1.5-litre diesel engine of the Tata Altroz.
In a sense, it's the diesel Altroz that feels like the more complete package. The 1.5-litre, four-cylinder diesel is from the Nexon albeit in a lower 90hp and 200Nm state of tune. The power downgrade was primarily to make the engine compatible with the 5-speed gearbox's lower torque rating. But not that you'd feel any lack of power. The diesel engine can feel a bit hesitant in on-off throttle driving, typical of our towns, but it's quick to settle into a rhythm too. The build up of power is linear from low down in the rev range, and there's a mild step up closer to 1,800rpm. You'll like the easy access to power and the comfort with which the 1,150kg Altroz diesel gets to cruising speeds. Again, this isn't an engine to wind hard; keep it in it's comfort zone and you'll manage to rake up the kilometres without much fuss. If anything, the engine does become gravelly beyond 3,000rpm and it isn't quite in Hyundai diesel territory when talking refinement. Interestingly enough, and a point worth highlighting is that the diesel test cars were running on BS6 grade diesel brought in from Delhi.

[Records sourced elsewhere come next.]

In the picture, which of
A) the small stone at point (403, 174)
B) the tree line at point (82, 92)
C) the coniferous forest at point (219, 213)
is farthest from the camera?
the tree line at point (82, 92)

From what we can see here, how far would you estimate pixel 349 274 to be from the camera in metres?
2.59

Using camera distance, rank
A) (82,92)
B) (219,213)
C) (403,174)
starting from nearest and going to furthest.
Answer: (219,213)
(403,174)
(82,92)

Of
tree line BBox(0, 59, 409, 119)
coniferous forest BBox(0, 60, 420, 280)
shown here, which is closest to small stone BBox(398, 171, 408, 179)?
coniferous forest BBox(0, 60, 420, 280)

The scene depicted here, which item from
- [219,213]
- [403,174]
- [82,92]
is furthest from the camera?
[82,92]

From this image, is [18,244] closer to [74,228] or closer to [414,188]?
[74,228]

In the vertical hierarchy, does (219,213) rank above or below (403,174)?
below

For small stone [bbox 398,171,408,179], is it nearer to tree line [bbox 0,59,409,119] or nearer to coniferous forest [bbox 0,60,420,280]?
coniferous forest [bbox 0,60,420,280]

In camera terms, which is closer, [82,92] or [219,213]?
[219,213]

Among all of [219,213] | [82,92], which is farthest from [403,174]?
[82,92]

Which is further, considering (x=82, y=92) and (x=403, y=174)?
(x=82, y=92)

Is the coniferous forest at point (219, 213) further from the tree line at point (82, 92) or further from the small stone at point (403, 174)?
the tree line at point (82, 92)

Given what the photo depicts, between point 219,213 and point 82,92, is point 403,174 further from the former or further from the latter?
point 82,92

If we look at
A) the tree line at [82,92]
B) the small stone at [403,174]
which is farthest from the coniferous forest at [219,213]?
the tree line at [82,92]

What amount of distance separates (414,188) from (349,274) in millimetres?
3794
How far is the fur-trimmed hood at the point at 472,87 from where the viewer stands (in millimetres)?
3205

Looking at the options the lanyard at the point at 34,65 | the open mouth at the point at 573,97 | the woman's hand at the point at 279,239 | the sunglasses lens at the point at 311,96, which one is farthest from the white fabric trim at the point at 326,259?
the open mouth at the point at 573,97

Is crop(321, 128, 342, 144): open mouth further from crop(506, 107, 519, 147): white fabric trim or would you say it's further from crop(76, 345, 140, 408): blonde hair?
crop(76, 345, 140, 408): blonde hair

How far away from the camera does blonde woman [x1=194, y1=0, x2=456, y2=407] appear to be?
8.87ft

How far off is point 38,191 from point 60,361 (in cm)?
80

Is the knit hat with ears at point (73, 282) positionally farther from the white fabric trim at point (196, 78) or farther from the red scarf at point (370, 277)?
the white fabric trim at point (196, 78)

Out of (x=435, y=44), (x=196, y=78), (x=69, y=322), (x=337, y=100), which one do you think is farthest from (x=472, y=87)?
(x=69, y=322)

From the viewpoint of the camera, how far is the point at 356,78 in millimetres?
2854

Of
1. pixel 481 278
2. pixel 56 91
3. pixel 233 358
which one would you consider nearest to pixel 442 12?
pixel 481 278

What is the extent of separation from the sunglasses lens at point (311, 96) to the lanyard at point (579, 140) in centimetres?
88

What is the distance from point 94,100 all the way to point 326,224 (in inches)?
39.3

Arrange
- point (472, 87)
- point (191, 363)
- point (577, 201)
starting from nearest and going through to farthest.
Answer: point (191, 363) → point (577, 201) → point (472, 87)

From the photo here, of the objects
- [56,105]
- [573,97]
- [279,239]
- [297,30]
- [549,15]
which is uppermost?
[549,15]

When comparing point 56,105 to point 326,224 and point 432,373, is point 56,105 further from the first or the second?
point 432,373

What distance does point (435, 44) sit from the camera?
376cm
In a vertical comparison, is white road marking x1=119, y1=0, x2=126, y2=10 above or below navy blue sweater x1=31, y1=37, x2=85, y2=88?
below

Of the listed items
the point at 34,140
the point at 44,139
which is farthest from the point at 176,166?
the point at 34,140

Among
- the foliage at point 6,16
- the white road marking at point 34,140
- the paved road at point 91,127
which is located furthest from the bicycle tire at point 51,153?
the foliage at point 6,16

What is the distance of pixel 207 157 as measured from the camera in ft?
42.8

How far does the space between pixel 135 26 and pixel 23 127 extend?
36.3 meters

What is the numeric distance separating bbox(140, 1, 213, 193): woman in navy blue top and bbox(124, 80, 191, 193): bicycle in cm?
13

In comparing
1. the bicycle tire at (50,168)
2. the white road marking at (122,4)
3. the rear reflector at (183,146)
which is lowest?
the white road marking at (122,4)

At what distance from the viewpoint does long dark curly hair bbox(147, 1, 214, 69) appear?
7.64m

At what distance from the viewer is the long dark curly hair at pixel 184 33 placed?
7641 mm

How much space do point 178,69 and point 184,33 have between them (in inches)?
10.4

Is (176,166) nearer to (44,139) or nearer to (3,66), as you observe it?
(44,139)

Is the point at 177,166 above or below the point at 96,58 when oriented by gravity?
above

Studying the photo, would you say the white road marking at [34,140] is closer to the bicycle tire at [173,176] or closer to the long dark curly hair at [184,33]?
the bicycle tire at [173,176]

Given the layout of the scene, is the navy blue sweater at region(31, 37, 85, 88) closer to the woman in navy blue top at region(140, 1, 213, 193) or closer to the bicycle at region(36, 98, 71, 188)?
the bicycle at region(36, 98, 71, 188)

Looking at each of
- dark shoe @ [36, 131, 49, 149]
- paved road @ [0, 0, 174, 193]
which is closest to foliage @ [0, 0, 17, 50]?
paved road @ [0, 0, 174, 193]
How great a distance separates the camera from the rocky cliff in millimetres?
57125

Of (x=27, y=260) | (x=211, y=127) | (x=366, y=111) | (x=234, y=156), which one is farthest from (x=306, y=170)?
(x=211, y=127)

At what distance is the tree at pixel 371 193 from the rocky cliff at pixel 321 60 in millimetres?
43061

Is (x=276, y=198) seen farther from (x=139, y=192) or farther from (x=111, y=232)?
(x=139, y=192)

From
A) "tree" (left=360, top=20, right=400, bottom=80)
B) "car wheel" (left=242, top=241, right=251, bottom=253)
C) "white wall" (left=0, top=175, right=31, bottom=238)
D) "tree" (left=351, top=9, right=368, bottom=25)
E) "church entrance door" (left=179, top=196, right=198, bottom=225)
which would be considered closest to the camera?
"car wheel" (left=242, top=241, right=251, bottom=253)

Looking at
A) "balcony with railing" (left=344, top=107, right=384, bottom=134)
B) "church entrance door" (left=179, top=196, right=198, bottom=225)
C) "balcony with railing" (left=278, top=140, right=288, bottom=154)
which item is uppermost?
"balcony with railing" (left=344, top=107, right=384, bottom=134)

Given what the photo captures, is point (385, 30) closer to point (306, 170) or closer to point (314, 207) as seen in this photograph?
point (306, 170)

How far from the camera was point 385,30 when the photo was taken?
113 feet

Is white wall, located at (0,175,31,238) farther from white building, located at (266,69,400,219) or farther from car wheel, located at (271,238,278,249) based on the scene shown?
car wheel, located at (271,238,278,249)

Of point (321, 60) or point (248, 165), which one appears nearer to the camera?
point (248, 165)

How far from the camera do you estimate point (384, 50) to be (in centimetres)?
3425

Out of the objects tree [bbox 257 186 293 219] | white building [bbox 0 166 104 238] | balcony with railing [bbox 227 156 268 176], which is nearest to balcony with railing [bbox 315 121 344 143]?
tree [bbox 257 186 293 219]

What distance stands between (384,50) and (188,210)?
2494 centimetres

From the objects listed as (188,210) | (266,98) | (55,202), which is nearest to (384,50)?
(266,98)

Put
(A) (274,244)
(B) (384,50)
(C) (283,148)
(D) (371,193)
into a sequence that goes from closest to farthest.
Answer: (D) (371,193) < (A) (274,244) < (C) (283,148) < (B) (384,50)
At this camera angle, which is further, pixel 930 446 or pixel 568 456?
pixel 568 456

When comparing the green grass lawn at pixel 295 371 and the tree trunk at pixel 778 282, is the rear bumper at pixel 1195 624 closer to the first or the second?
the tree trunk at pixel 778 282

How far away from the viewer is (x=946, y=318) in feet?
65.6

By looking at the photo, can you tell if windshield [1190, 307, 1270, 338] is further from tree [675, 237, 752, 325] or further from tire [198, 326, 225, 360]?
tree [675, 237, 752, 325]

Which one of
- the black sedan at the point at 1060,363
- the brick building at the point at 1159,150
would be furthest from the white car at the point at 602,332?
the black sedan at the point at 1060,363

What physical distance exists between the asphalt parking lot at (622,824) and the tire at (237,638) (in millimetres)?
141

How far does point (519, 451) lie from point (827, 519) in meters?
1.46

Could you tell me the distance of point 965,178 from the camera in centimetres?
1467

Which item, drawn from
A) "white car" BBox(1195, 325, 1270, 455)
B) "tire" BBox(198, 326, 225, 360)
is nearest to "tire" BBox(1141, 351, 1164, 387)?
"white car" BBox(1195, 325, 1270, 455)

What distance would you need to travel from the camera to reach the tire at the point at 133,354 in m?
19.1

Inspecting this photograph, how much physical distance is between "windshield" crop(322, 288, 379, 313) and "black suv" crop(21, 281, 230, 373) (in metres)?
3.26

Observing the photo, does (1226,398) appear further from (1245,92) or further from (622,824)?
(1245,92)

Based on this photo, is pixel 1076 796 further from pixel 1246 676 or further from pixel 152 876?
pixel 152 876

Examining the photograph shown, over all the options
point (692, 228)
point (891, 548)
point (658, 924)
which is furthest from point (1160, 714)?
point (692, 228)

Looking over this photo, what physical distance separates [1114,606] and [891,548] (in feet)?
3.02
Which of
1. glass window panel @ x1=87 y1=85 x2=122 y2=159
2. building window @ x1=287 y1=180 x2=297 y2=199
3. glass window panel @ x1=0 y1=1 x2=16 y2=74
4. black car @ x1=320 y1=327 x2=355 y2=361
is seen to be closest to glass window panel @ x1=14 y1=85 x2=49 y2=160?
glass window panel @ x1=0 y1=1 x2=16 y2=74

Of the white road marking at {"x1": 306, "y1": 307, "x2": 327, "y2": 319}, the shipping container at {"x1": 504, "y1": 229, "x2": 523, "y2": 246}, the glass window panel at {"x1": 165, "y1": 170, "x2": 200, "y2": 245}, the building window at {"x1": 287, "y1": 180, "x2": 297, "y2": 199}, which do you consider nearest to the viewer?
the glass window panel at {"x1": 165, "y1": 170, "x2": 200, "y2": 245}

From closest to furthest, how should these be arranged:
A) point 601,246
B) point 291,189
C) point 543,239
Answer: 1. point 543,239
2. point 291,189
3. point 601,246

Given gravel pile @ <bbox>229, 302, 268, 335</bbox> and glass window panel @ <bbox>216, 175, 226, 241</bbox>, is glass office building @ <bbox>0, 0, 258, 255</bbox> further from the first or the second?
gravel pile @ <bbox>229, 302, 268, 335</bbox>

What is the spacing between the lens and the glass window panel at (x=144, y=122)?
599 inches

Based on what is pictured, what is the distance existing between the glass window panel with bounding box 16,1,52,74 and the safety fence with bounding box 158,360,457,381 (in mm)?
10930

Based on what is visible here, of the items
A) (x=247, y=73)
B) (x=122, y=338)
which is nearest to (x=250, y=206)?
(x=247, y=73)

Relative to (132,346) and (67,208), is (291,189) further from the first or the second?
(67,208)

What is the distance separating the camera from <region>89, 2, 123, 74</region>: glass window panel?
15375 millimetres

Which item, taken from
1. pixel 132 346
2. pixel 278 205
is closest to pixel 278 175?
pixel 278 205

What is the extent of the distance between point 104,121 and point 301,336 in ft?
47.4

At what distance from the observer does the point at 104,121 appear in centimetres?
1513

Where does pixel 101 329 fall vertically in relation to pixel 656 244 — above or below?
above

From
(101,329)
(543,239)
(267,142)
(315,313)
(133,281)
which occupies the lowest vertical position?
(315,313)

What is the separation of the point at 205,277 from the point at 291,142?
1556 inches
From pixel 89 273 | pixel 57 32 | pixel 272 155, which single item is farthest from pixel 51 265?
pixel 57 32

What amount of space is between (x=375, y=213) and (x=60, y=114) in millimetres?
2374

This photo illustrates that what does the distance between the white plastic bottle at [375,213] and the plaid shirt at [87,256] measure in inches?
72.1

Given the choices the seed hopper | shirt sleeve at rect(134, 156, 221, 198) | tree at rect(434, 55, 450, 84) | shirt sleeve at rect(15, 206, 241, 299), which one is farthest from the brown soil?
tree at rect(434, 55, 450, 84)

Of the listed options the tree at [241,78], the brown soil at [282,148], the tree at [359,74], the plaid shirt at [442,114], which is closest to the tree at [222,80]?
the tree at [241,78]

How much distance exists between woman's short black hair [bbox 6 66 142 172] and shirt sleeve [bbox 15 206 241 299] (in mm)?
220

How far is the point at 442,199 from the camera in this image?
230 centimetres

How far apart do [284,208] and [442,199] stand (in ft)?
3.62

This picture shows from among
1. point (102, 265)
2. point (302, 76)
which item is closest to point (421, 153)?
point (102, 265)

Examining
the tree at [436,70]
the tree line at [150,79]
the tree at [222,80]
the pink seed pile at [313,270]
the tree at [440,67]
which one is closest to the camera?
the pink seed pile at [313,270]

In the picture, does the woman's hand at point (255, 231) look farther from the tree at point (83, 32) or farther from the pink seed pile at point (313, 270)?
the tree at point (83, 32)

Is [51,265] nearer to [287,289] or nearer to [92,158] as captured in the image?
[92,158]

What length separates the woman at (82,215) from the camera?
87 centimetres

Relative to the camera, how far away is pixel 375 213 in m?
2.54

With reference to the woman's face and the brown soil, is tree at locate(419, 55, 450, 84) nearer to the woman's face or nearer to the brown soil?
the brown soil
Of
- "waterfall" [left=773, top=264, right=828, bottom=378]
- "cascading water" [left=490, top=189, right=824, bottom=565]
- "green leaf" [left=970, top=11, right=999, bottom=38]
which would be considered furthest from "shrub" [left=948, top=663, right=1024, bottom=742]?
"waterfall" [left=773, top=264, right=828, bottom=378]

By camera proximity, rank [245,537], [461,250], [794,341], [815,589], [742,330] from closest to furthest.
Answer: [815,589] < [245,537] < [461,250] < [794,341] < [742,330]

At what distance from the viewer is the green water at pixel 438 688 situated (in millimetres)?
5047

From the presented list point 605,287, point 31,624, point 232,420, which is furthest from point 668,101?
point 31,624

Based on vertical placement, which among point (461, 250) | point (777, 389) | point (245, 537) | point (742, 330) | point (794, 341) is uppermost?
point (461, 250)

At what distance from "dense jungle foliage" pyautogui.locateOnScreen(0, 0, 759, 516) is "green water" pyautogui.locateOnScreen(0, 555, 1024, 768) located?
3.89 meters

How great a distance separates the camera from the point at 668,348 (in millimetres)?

Of the other things, the diesel Altroz's clutch action is light enough but the 5-speed gearbox feels its best with gentle inputs.
Should I buy one?
The Tata Altroz makes an immediate impression for the way it looks. It's got a show value that no other car in this class can match. And that counts for a lot today. The Altroz makes for a practical family car too with a cabin that offers enough by way of space and comfort. As an added plus, it is also good to drive with arguably the best dynamics among premium hatchbacks. Buyers who cover large distances will also find a great match in the well-rounded Altroz diesel. And what's sure to up the Altroz's appeal is its 5 star Global NCAP crash test rating.
A peppier petrol engine, better refinement and a greater focus on connectivity are things on our wish list, and elements that would make the Altroz easier to recommend. All said, the Tata Altroz has some solid positives and has the potential to make its place in the premium hatchback segment. With prices between Rs 5.29-9.29 lakh (ex-showroom, India), the Altroz could just upset the apple cart.